==== DOCUMENT SECTION ====

Tuesday, November 16, 2010

time stands still

only about 2 months until i graduate from aveda, and time had been moving so slowly until now.  so much to do in so little time.  i feel so lucky to have had the opportunity to go to school and completely change my career path.  so, so very blessed to have had the support i needed to get through it financially.  i wish that my husband knew how much i appreciate all his help, but it is so hard to convey this to him sometimes.  financially and emotionally it has been an extremely taxing year, and i look forward to being able to help us get out of this terrible debt we seem to be perpetually buried under.  ahhhh, yes, debt.  it is what so many of us are made of...is it not?  

Tuesday, November 2, 2010

cake pops!!

i just discovered these on the dailycandy.com website.  they really satisfy my love for all things small, cute, AND delicious!  what could be better than bite-sized cake on a stick??!  









you can find how-to instructions at:  http://www.dailycandy.com/all-cities/gallery/90627/Make-Your-Own-Cake-Pops

Friday, October 29, 2010

this is halloween, HALLOWEEN, HALLOWEEN!

i love, love, love halloween!  it is absolutely my most favorite holiday of the year.  i love that it represents the changing of a season, as well as an opportunity to come up with a fantastic costume and go out for some prime people watching.  i have been everything from roadkill rabbit to melanie daniels from hitchcock's the birds.  i revel in every last minute of  the sweet, candy goodness that is halloween.  this year is a bit different, however.  this year i will not be celebrating halloween with costumes, cocktails, and debauchery.  since all hallows eve falls on a sunday, clearly the festivities will occur on saturday and i have to be up early on sunday to go to the culinary festival where my husband will be competing in a competition similar to iron chef.  it is a big deal for him, and i would not miss it.  i have school for 10 hours on saturday as well, so either i go out on saturday and be a "good" girl and don't drink and come home early, or i stay home.  i wish that i could say that going out without drinking was easy for me, but unfortunately i socialize much better after i have a couple.  although i love to mingle, social anxiety has always been a huge issue for me.  i often wish that it were easier for me to feel comfortable around large groups of people at any given time, but, alas, it is simply not that easy for me to just relax and enjoy myself and others without the help of a little liquid courage.  perhaps i will try to go at it with a positive attitude, and try to enjoy the holiday as a sober attendee. we shall see...


the one thing i did this year in honor of my favorite day (by default) was make my mom some super fancy delicious whoopie pies...so decadent!!  the recipe was very simple, but unfortunately i don't have it since it came out of a magazine at my mom's.  i will tell you that the filling had butter, powdered sugar, cream cheese, AND marshmallow cream!  YUM!

====

**TASKS TO PERFORM**:
1 - From the blog posts, extract the passage starting at "only about 2" and ending at "cake pops!!".
2 - Write what comes next in the blog posts, picking up after their last sentence.
The data after this text have no role here.

==== DATA EXTRACTS ====

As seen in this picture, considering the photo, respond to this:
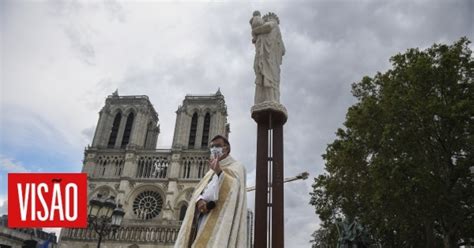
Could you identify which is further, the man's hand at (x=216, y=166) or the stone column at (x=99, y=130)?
the stone column at (x=99, y=130)

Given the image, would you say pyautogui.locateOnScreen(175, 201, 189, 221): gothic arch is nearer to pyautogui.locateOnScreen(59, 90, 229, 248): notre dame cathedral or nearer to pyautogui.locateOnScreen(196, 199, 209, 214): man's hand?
pyautogui.locateOnScreen(59, 90, 229, 248): notre dame cathedral

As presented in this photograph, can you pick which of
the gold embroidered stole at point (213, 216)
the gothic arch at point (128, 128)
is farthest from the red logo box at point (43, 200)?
the gothic arch at point (128, 128)

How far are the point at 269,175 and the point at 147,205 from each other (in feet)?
133

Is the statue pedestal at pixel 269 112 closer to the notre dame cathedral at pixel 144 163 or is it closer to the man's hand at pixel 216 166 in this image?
the man's hand at pixel 216 166

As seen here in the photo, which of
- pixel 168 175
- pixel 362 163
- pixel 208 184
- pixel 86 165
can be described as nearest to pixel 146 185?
pixel 168 175

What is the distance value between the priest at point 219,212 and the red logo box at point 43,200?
180 inches

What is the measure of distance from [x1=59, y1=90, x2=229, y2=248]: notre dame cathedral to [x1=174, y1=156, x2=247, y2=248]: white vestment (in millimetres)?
36497

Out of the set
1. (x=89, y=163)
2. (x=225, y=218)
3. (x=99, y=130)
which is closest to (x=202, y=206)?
(x=225, y=218)

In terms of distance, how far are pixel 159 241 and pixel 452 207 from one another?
105 feet

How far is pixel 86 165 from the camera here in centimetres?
4706

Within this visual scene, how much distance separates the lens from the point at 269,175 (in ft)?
22.9

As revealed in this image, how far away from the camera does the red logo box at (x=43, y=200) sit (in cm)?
777

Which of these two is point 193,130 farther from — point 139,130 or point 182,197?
point 182,197

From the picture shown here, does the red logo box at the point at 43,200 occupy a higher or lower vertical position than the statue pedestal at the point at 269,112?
lower
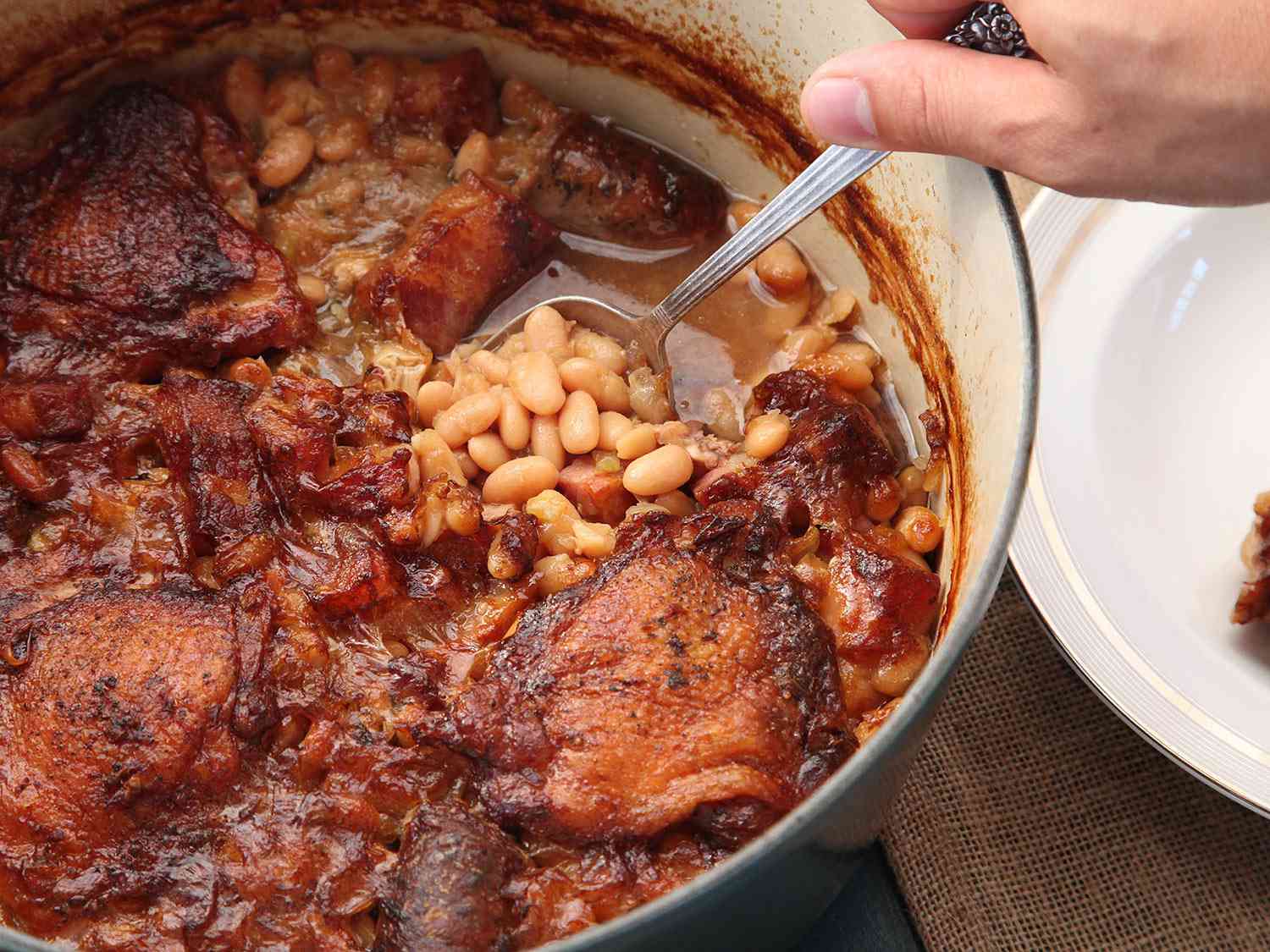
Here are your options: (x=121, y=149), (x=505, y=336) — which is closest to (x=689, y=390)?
(x=505, y=336)

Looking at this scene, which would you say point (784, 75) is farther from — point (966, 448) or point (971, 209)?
point (966, 448)

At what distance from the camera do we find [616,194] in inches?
117

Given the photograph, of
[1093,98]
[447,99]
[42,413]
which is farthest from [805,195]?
[42,413]

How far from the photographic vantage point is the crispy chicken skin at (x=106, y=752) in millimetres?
2051

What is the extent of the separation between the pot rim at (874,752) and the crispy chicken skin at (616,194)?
118 centimetres

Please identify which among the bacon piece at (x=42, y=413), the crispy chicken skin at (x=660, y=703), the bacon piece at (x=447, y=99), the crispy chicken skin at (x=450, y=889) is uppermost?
the bacon piece at (x=447, y=99)

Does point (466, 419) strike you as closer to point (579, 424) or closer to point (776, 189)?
point (579, 424)

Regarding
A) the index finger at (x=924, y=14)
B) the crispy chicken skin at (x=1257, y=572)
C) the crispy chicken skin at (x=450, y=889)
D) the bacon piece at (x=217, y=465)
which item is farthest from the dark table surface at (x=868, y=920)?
the index finger at (x=924, y=14)

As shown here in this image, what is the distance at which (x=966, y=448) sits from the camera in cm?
235

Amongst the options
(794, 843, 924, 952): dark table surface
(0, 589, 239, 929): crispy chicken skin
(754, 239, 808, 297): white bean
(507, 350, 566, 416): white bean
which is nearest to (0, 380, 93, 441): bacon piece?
(0, 589, 239, 929): crispy chicken skin

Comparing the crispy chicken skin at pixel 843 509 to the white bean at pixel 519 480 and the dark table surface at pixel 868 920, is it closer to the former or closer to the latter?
the white bean at pixel 519 480

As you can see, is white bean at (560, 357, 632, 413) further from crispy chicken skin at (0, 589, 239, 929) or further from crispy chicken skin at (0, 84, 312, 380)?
crispy chicken skin at (0, 589, 239, 929)

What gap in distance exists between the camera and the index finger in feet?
6.89

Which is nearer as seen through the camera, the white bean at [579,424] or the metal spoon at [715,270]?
the metal spoon at [715,270]
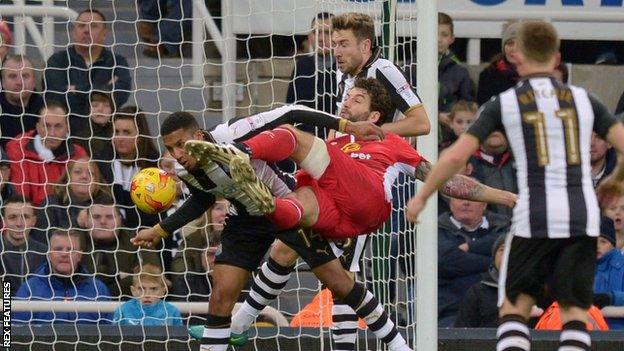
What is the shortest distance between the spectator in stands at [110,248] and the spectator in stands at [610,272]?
292 cm

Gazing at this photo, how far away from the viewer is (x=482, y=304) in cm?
1043

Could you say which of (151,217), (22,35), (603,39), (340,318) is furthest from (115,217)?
(603,39)

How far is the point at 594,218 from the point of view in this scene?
23.6 ft

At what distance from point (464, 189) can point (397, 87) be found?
0.69 meters

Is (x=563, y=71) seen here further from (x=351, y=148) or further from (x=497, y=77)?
(x=351, y=148)

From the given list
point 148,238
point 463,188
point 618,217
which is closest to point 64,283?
point 148,238

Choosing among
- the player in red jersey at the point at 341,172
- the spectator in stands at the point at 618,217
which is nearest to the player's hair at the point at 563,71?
the spectator in stands at the point at 618,217

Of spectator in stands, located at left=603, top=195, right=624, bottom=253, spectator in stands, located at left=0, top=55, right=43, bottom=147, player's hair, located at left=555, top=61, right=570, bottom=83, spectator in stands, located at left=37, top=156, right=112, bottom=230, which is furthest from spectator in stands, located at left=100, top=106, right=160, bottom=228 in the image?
spectator in stands, located at left=603, top=195, right=624, bottom=253

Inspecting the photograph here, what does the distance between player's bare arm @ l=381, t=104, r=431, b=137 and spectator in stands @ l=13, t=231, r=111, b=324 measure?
2.58 meters

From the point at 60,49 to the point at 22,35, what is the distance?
31.0 inches

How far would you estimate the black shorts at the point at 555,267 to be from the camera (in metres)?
7.22

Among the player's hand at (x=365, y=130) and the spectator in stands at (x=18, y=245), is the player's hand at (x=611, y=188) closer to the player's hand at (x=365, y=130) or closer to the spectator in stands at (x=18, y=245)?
the player's hand at (x=365, y=130)

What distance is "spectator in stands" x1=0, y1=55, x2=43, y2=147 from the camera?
433 inches

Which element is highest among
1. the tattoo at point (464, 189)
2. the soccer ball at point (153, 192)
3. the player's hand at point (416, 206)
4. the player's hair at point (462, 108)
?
the player's hand at point (416, 206)
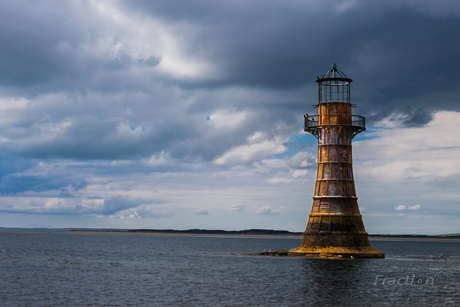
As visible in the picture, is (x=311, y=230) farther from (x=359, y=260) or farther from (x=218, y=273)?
(x=218, y=273)

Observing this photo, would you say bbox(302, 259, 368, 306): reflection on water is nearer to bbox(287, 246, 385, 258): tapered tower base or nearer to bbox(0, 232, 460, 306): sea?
bbox(0, 232, 460, 306): sea

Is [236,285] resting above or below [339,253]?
below

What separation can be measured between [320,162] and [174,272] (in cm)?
1833

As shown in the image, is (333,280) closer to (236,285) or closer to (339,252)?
(236,285)

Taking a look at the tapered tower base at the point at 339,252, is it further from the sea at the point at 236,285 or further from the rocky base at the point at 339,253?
the sea at the point at 236,285

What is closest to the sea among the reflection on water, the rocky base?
the reflection on water

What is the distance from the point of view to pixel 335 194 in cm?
5278

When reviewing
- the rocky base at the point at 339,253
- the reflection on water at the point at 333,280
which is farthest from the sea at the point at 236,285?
the rocky base at the point at 339,253

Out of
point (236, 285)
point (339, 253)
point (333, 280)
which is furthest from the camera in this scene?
point (339, 253)

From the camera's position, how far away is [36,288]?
37.6m

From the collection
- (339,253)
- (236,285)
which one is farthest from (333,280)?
(339,253)

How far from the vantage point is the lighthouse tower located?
172ft

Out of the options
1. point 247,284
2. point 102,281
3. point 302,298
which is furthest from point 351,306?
point 102,281

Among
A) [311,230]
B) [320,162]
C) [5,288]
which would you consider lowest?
[5,288]
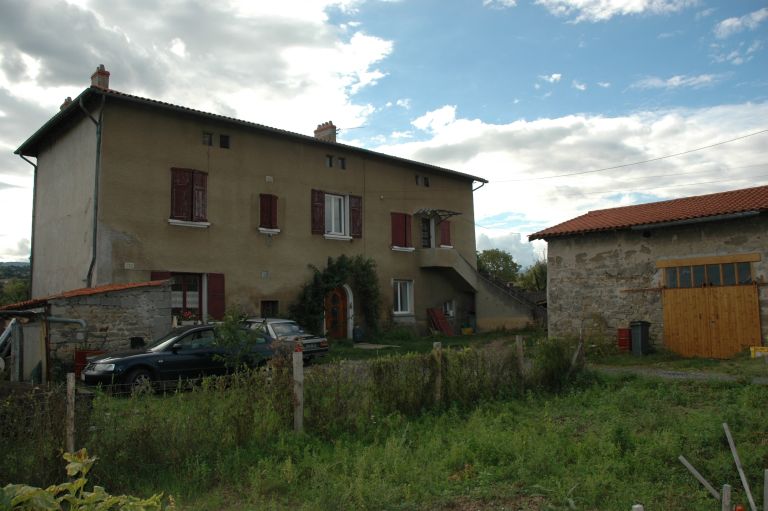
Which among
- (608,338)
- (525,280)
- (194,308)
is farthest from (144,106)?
(525,280)

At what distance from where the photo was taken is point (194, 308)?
1695 cm

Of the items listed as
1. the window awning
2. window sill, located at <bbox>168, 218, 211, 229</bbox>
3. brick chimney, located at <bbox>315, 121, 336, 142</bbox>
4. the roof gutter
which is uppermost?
brick chimney, located at <bbox>315, 121, 336, 142</bbox>

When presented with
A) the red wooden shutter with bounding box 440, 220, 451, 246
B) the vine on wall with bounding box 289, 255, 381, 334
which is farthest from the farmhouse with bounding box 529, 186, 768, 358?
the red wooden shutter with bounding box 440, 220, 451, 246

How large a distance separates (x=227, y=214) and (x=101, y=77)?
5.31 meters

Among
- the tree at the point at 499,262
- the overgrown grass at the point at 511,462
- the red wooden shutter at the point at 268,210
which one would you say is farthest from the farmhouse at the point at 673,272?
the tree at the point at 499,262

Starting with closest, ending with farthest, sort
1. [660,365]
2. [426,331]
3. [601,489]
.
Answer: [601,489] < [660,365] < [426,331]

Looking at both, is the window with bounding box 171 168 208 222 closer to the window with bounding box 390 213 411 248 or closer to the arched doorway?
the arched doorway

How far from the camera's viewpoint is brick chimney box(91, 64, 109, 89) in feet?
56.5

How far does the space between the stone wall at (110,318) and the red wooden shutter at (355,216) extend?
848cm

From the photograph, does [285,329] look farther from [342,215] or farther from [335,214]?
[342,215]

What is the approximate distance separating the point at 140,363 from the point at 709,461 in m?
9.19

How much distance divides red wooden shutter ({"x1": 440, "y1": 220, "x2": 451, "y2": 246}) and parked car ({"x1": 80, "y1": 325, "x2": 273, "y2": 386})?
13491 millimetres

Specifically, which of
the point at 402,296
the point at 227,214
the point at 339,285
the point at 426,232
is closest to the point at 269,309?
the point at 339,285

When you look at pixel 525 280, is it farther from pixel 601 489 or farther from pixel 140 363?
pixel 601 489
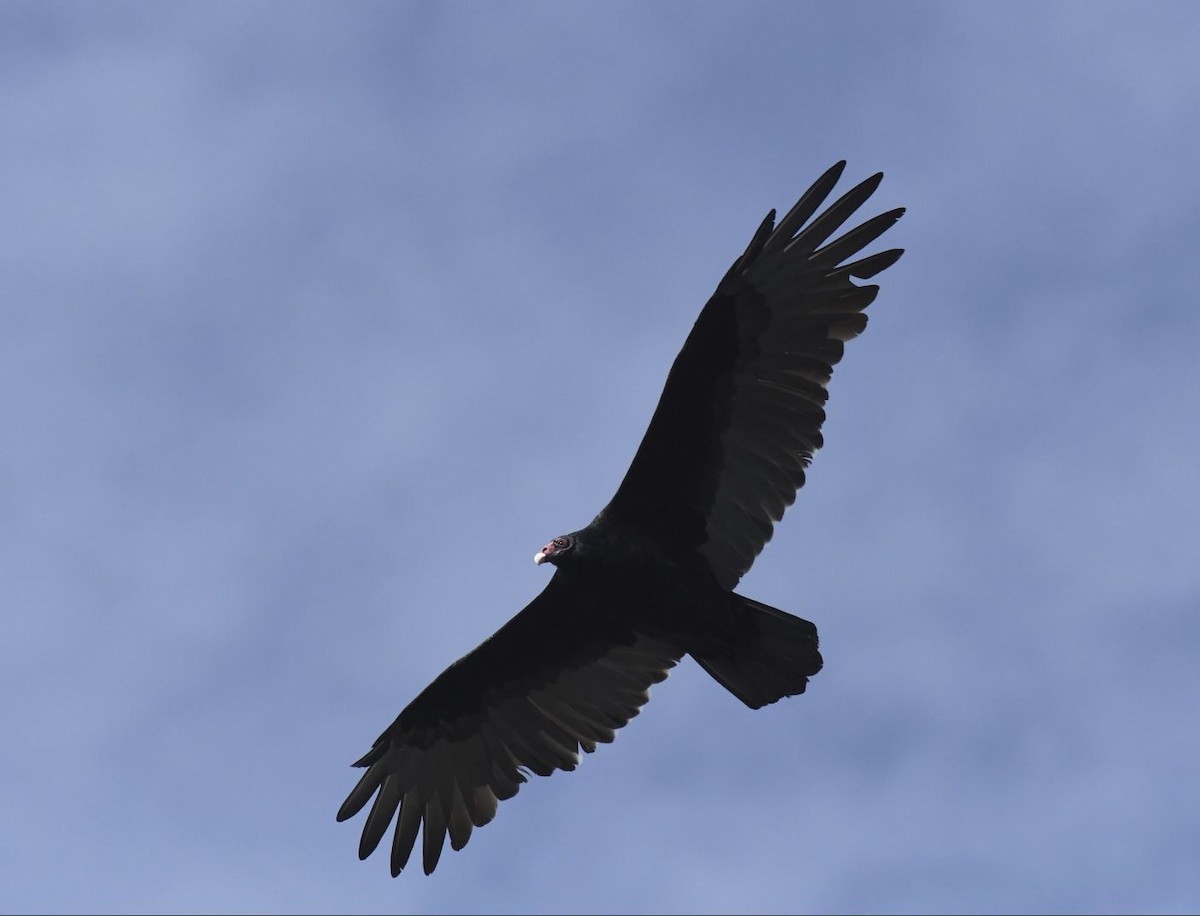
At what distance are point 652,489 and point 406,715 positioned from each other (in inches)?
99.9

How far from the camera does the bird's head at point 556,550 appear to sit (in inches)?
430

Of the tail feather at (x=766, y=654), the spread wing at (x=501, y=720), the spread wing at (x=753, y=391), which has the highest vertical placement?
the spread wing at (x=753, y=391)

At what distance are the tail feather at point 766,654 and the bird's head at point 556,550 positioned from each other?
1115 mm

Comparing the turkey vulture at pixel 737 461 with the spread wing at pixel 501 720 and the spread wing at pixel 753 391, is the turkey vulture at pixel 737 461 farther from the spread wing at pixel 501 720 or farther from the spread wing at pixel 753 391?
the spread wing at pixel 501 720

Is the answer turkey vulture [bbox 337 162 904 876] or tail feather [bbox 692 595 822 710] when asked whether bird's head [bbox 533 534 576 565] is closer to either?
turkey vulture [bbox 337 162 904 876]

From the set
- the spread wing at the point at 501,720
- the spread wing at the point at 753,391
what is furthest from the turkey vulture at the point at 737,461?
the spread wing at the point at 501,720

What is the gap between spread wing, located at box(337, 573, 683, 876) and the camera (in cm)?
1181

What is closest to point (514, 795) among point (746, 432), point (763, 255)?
point (746, 432)

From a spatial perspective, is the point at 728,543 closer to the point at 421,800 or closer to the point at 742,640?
the point at 742,640

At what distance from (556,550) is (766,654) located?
148 centimetres

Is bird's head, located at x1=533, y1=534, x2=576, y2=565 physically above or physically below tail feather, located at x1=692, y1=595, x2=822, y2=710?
above

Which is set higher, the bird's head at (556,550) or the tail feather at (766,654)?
the bird's head at (556,550)

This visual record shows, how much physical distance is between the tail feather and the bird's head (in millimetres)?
1115

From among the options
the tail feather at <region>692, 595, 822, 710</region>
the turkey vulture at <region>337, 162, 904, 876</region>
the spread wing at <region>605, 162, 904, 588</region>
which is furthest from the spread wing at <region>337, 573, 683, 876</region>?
the spread wing at <region>605, 162, 904, 588</region>
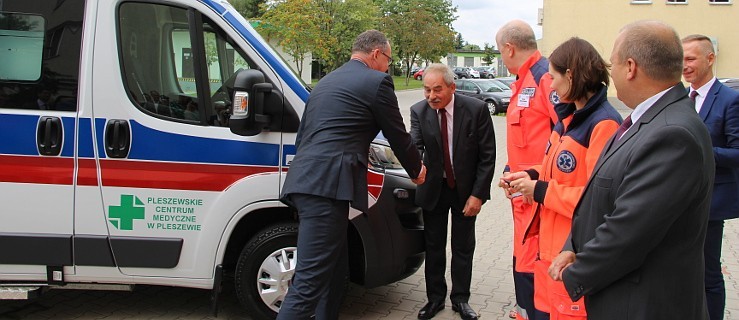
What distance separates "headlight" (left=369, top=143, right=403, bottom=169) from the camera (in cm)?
443

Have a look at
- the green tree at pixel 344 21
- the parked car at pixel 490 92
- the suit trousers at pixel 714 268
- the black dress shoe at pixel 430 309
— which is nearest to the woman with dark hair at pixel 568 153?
the suit trousers at pixel 714 268

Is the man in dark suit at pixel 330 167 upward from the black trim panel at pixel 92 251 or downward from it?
upward

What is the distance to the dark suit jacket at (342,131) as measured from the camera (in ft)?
11.9

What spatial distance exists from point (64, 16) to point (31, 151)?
0.88 metres

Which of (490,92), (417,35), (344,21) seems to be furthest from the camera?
(417,35)

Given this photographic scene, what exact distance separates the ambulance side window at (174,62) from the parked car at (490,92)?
2140 centimetres

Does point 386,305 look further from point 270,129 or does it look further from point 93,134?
point 93,134

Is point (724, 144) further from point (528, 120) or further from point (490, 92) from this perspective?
point (490, 92)

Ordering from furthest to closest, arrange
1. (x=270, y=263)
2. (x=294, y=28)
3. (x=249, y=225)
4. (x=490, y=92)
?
(x=294, y=28) → (x=490, y=92) → (x=249, y=225) → (x=270, y=263)

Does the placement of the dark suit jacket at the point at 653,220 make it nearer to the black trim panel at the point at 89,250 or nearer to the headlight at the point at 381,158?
the headlight at the point at 381,158

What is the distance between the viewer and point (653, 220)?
201 cm

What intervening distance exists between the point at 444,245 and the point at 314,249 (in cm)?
142

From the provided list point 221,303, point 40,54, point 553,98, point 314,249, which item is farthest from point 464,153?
point 40,54

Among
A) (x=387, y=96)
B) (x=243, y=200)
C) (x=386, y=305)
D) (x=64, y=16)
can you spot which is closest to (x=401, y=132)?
(x=387, y=96)
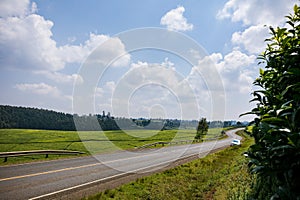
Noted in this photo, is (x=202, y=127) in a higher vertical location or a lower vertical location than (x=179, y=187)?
higher

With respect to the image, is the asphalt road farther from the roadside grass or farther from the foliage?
the foliage

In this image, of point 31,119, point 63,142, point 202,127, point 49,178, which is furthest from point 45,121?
point 49,178

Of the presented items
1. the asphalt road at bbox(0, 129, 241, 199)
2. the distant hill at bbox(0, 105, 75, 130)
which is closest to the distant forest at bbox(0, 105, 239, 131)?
the distant hill at bbox(0, 105, 75, 130)

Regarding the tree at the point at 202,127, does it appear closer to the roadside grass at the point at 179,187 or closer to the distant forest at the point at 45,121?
the distant forest at the point at 45,121

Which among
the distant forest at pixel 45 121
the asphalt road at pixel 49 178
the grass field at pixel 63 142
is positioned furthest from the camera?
the distant forest at pixel 45 121

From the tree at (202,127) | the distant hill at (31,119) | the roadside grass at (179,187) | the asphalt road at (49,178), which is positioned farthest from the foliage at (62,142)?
the distant hill at (31,119)

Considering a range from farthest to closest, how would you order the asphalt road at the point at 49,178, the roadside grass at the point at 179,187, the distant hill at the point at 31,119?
1. the distant hill at the point at 31,119
2. the asphalt road at the point at 49,178
3. the roadside grass at the point at 179,187

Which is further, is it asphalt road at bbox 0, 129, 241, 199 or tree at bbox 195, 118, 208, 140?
tree at bbox 195, 118, 208, 140

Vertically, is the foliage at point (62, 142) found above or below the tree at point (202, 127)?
below

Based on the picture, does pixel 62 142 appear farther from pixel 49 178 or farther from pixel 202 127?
pixel 202 127

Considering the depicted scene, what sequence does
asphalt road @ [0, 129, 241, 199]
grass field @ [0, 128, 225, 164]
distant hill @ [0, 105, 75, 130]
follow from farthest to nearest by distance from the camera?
distant hill @ [0, 105, 75, 130]
grass field @ [0, 128, 225, 164]
asphalt road @ [0, 129, 241, 199]

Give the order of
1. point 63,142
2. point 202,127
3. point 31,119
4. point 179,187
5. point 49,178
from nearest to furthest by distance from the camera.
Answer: point 179,187 → point 49,178 → point 63,142 → point 202,127 → point 31,119

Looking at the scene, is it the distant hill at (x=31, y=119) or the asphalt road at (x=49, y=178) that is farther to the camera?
the distant hill at (x=31, y=119)

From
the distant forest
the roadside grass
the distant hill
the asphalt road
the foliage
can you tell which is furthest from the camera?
the distant hill
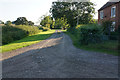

====

**ANSWERS PER TASK**:
1 -
only about 2 months until i graduate from aveda, and time had been moving so slowly until now.  so much to do in so little time.  i feel so lucky to have had the opportunity to go to school and completely change my career path.  so, so very blessed to have had the support i needed to get through it financially.  i wish that my husband knew how much i appreciate all his help, but it is so hard to convey this to him sometimes.  financially and emotionally it has been an extremely taxing year, and i look forward to being able to help us get out of this terrible debt we seem to be perpetually buried under.  ahhhh, yes, debt.  it is what so many of us are made of...is it not?  

Tuesday, November 2, 2010

cake pops!!

2 -
and here is a blurry photo of me on halloween about 5 years ago...


have a safe and happy halloween everybody!!

Sunday, October 10, 2010

the payoff of hard work

so this past year has been tumultuous to say the least.  on top of school i have had to balance work, lucky rabbit, marriage, finances, pets, family drama,  a withering social life, the maintenance of a home, as well as keeping my personal emotional maintenance in check.  i have definitely learned a lot about myself and all the people that surround me.  i have come so far as a stylist, and it has helped me grow as an individual in ways that i could have never imagined.  i have gained friends as well as business connections through my newfound skill, and i am feeling really positive about my potential.  i will graduate in early january, and after 14 long months will finally be able to get my license and start learning the true ins and outs of my new craft.  i am truly looking forward to a fresh start full of opportunity.
my hair and makeup model for my photo shoot final

i still miss living in a bigger city with better weather, but have accepted the fact that i might have to tough it out here for as long as it takes for my husband and i to be able to afford to build another life elsewhere.  october seems to always be an extremely difficult month for me because in my mind it should feel and look like fall outside.  there should be a crispness in the air which generally represents the season of autumn, and the leaves should be turning bright colors as they change and fall off the trees.  i should be able to smell the first fires built in fireplaces throughout the city, and there should be an overall sense of transformation.  alas, none of these things are present during "fall" in the desert.  the melty weather of summer still lingers on, and there is no point in wishing it would be otherwise.  eventually, around november, the weather will change, but only into the 6-month spring that will exist until it becomes unbearably hot again in may.  i may have accepted the fact that i am stuck here for an undetermined amount of time, but that doesn't mean i don't still daydream of my next home...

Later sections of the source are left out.